Jedes Ergebnis bleibt zwangsläufig These - an Thesen aber hat es keinen Mangel. Der Paderborner Mediävist Jörg Jarnut beispielsweise hat vermutet, Karl habe das Attentat auf Leo geplant, zumindest aber billigend in Kauf genommen. Auf diese Weise habe Karl den Papst in eine Position der Schwäche manövrieren wollen, die es ihm selbst erlaubte, die Kaiserkrone zu erhalten.
Karl könnte geschickt in sein Kaisertum hineingestolpert sein
Jarnuts Frankfurter Kollege Johannes Fried hat auf die "Kölner Notiz" verwiesen und die Ansicht vertreten, Karl habe schon seit 798 mit Irene über das "imperium", das "Kaisertum", verhandelt. Weil er die Machtfülle eines Kaisers innegehabt habe, sei es für Karl wichtig gewesen, auch den Titel "Kaiser" zu erhalten. Denn die gottgewollte Ordnung habe gefordert, dass eine Sache und ihr Name übereinstimmten. Karl habe diese Ordnung wiederherstellen wollen, weil er das Jüngste Gericht nahe glaubte.
Wieder anders hat es der Oxforder Mediävist Henry Mayr-Harting gesehen: Karl habe nach jahrzehntelangen, opferreichen Kämpfen in Sachsen im Kaisertum eine Möglichkeit erblickt, die störrischen Sachsen endlich in seine Herrschaft zu integrieren. Einem König der Franken hätten die Sachsen sich nicht unterwerfen wollen. Weit leichter aber hätten sie einen Kaiser, der viele Völker regierte, als ihren Herrn akzeptieren können. Sie hätten dann gleichsam auf Augenhöhe mit den Franken gestanden.
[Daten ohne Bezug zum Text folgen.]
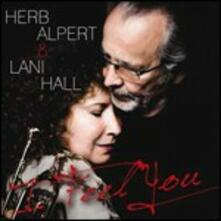 I Feel You - CD Audio di Herb Alpert,Lani Hall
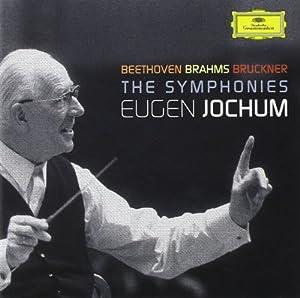 Eugen Jochum conducts The Symphonies of Beethoven, Brahms & Bruckner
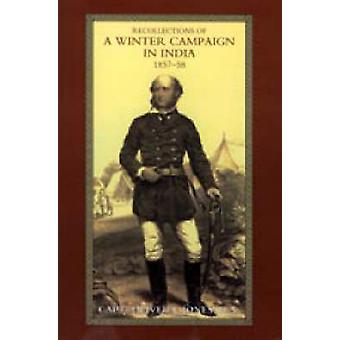 RECOLLECTIONS OF A WINTER CAMPAIGN IN INDIA 185758 by Capt. Oliver J. Jones & R.N.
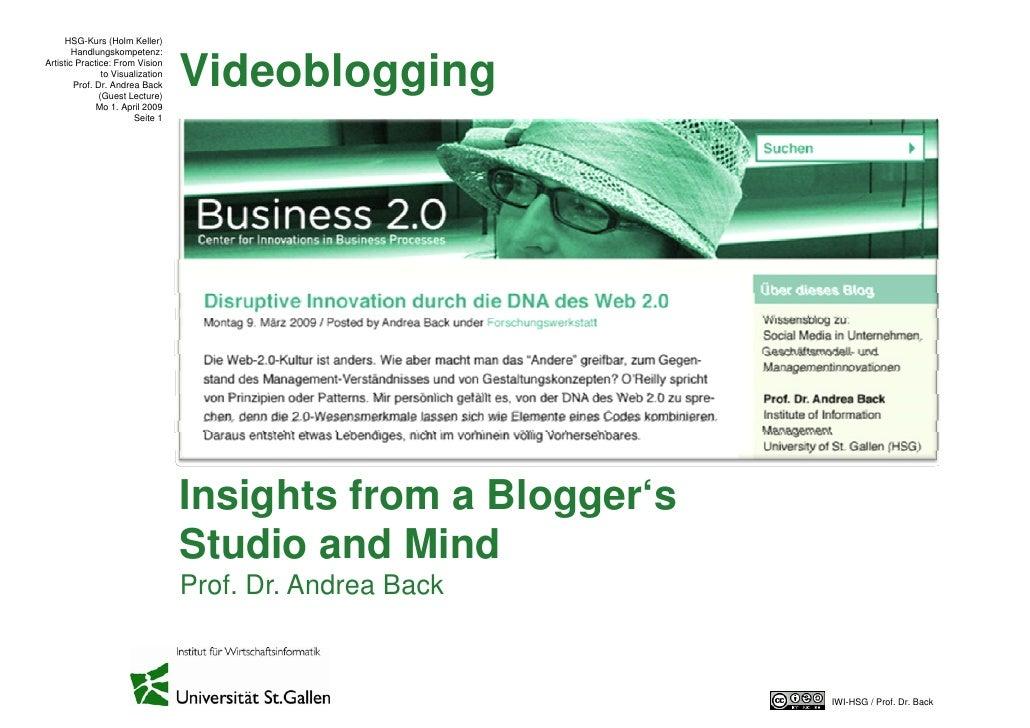 HSG-Kurs (Holm Keller)         Handlungskompetenz:                                      Videoblogging Artistic Practice: F...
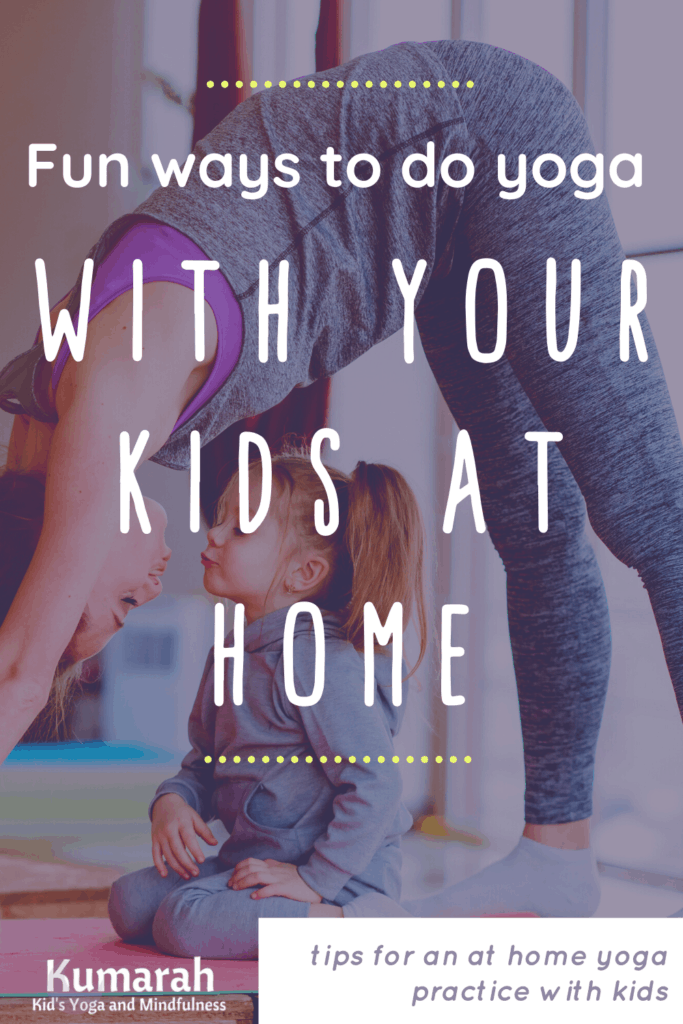 fun ways to do yoga with your kids at home, kids yoga at home, parent and child yoga, yoga with kids at home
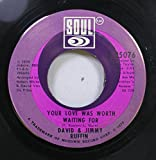 DAVID & JIMMY RUFFIN 45 RPM YOUR LOVE WAS WORTH WAITING FOR / STAND BY ME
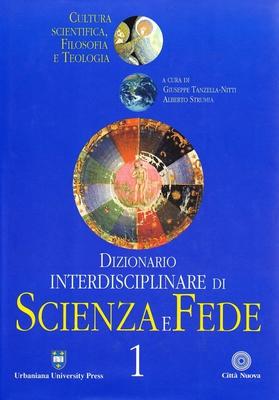 G. Tanzella Nitti,  A. Strumia - Dizionario interdisciplinare di scienza e fede. Vol.1 (2002)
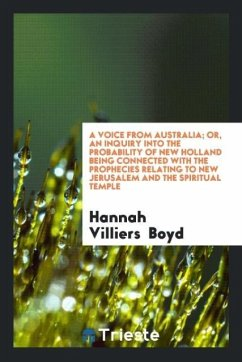 A Voice from Australia; Or, an Inquiry into the Probability of New Holland Being Connected with the Prophecies Relating to New Jerusalem and the Spiritual Temple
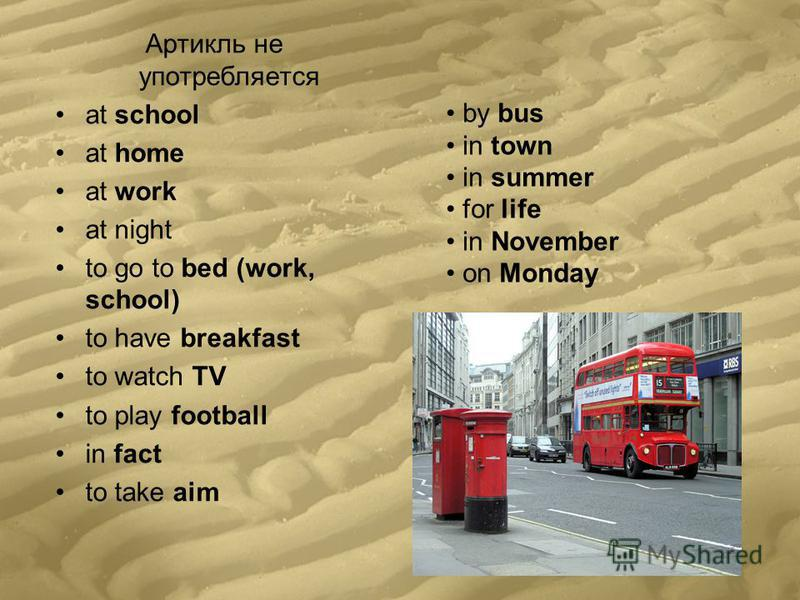 Артикль не употребляется at school at home at work at night to go to bed (work, school) to have breakfast to watch TV to play football in fact to take aim by bus in town in summer for life in November on Monday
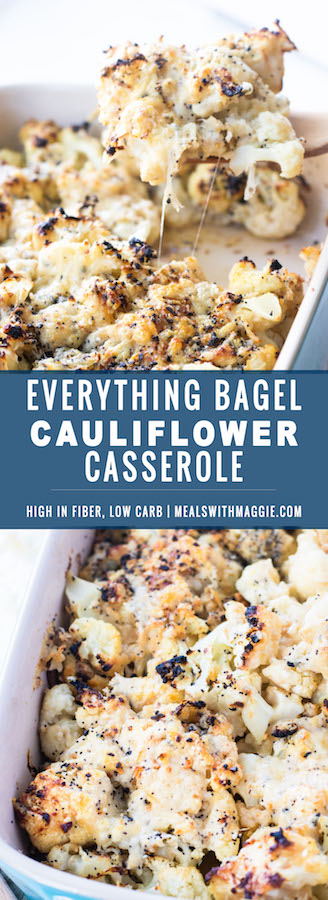 Everything bagel Cauliflower Casserole- a healthier thanksgiving dish that is cheesy, salty and garlicky all in one bite. Low carbohydrate, vegetarian and high in fiber | mealswithmaggie.com #everythingbagelseasonsing #cauliflowercasserole #thanksgivingcasserole #healthycasserole #cauliflower #healthythanksgiving #lowcarbthanksgiving #vegetarianthanksgiving
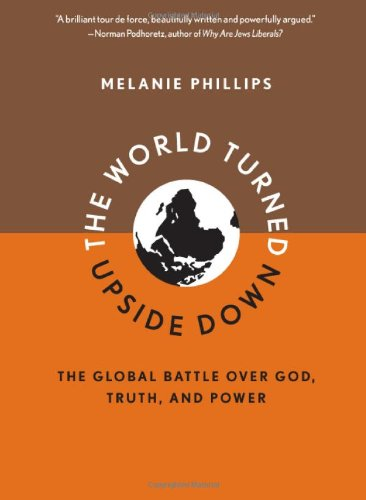 9781594033759: The World Turned Upside Down: The Global Battle over God, Truth, and Power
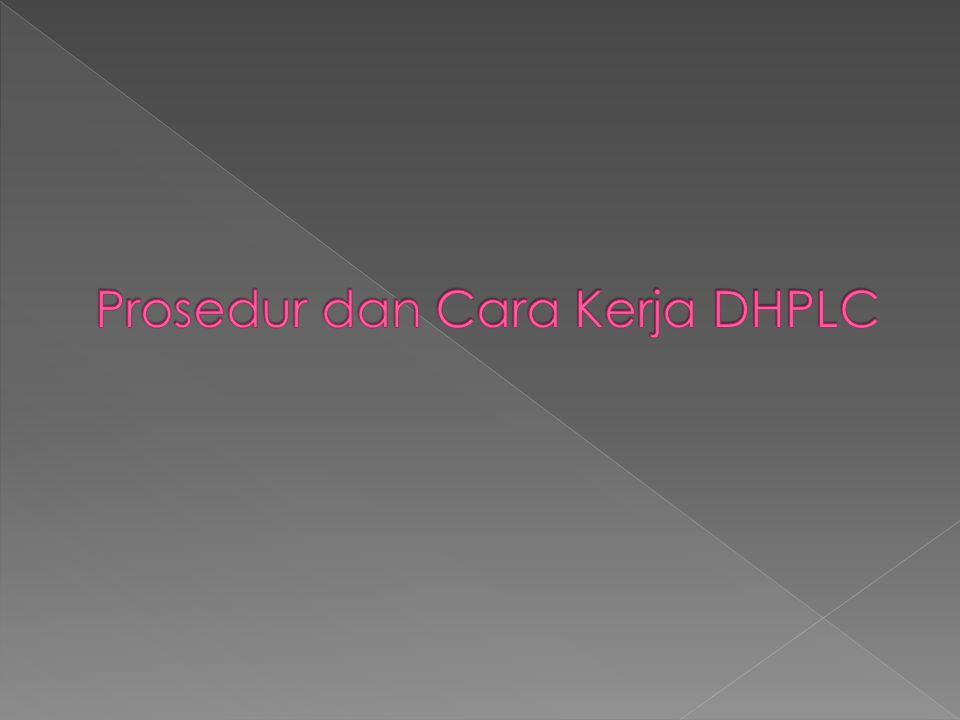 Prosedur dan Cara Kerja DHPLC
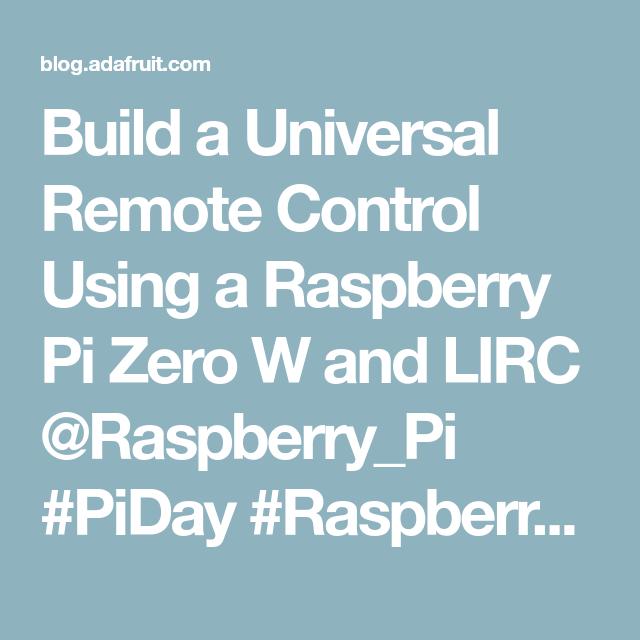 Build a Universal Remote Control Using a Raspberry Pi Zero W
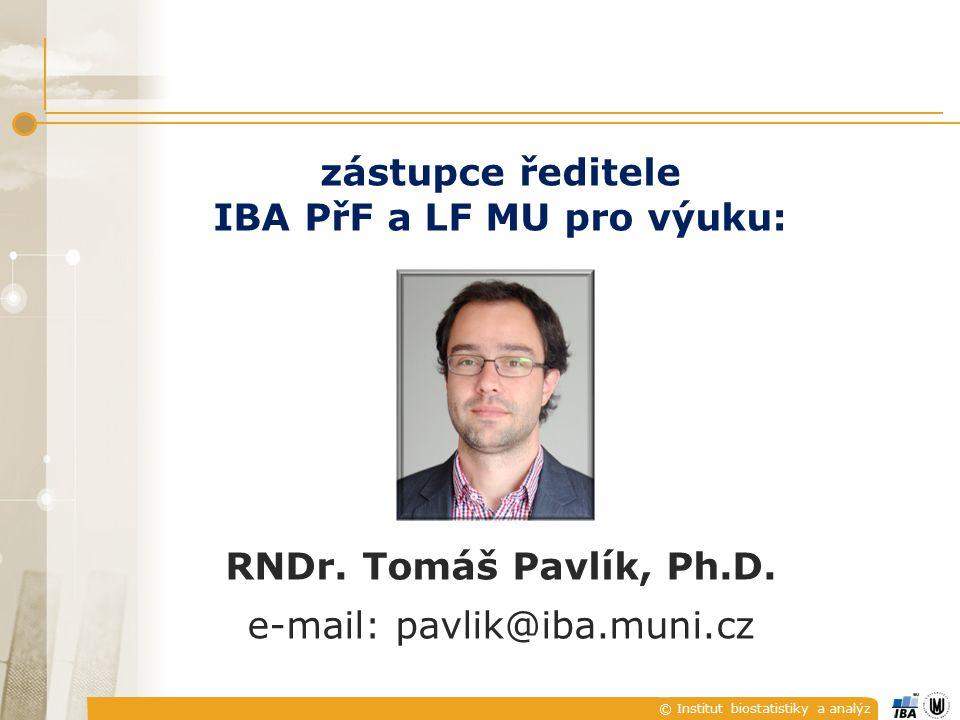 © Institut biostatistiky a analýz zástupce ředitele IBA PřF a LF MU pro výuku: RNDr.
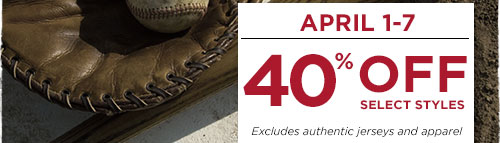 40% Off Select Styles - April 1-7
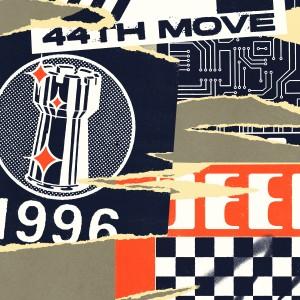 Image of 44th Move - 44th Move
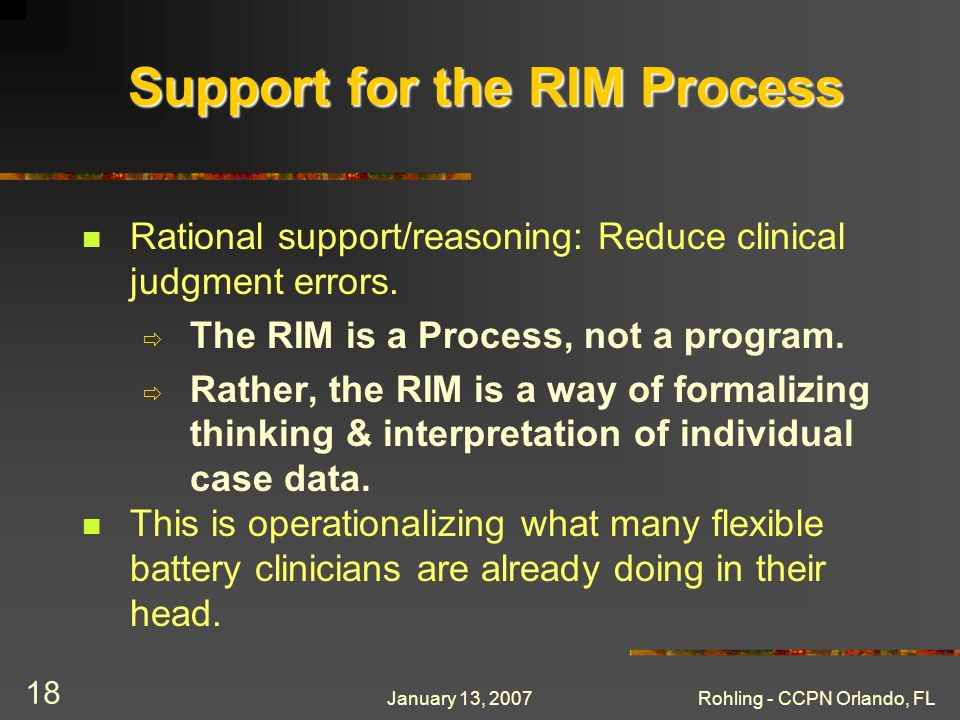 January 13, 2007Rohling - CCPN Orlando, FL 18 Support for the RIM Process Rational support/reasoning: Reduce clinical judgment errors. The RIM is a Pr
Die Überlieferung erlaubt aber auch eine viel nüchternere Sicht: Karls Kaisertum könnte ebenso gut Resultat gewesen sein einer unvorhersehbaren Folge unerwarteter Ereignisse, Gerüchte, soliden Halbwissens und unintendierter Nebenwirkungen von Entscheidungen, die auf derart schlechter Informationsbasis hatten getroffen werden müssen. Der späte Bericht des Höflings Einhard wäre dann zwar pointiert. Aber der kleinwüchsige Franke aus dem Maingau hätte doch etwas Wesentliches getroffen: Karl war vielleicht kein Kaiser wider Willen; aber er könnte ohne Plan recht geschickt in sein Kaisertum hineingestolpert sein.